Il est un peu plus de 11h30 ce jeudi 7 mai, quand la voiture de monsieur le gouverneur militaire de Paris, le général de corps d’armée Mizon, s’arrête devant Saint-Jean de Passy. Il rejoint rapidement Madame Lionet, chef d’établissement coordonnateur de Saint-Jean de Passy et Monsieur Redler, le maire du XVIe arrondissement. Dans la cour d’honneur, les élèves de la classe de défense, les capitaines et les délégués de classe, les élèves passant le Concours Nationale de la Résistance et de la Déportation, ainsi que d’autres, collégiens, lycéens ou étudiants, des professeurs et des membres du personnel administratifs sont installés en carrés. Beaucoup de militaires aussi, des marins essentiellement, parents d’élèves ou anciens élèves, des représentants de nos unités marraines, le 1er RPIMa, sont là pour commémorer la victoire du 8 mai 1945.

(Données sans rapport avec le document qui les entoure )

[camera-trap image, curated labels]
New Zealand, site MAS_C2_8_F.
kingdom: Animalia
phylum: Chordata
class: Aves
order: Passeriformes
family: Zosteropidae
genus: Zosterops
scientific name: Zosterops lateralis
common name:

Souvenir, engagement, liberté
Pour le général Mizon, qui aura une parole forte pour les élèves : « Je ne peux que vous inciter à trouver un engagement qui vous dépasse ! », cette cérémonie est importante d’abord « pour se souvenir du sacrifice de nos aînés ». Grâce à eux, explique le général de corps, « nous vivons en liberté ». Rappelant que la valeur n’attend pas le nombre des années, il souligne l’importance de « se souvenir de l’engagement de garçons et de filles qui avaient l’âge des élèves de Saint-Jean ». Il cite l’exemple de « petit Louis », « 1er résistant dès l’âge de 14 ans et qui sera compagnon de la libération ». Comme lui, « des généraux âgés ont, par leur engagement, contribué à la victoire ». Enfin, se souvenir de cette victoire manifeste aussi un attachement à « une certaine idée de la liberté ».
Comme André Zirnheld
En venant à Saint-Jean de Passy ce matin du 7 mai, il répondait à l’invitation de Saint-Jean souhaitant « venir au contact des communauté éducatives pour promouvoir la cohésion nationale », mais aussi en « hommage à votre Directrice qui fait partie de la réserve et pour son engagement auprès de la jeunesse ». Enfin, il fait part de sa découverte d’André Zirnheld, cet « ancien élève de Saint-Jean », dont il a lu avec intérêt la biographie : « Je ne connaissais que la prière du para et j’ai été frappé par la vie extraordinaire de cet homme, héros de la France libre et des commandos ».
« Nos héros ne sont pas des saints canonisés, dira Madame Lionet au cours de son intervention. Ils étaient des hommes avec leurs forces et leurs fragilités. Mais dans l’épreuve, ils ont trouvé au fond d’eux-mêmes – et peut-être dans leur école – la force de choisir le bien commun au détriment de leur propre vie. C’est cette grandeur que nous honorons ».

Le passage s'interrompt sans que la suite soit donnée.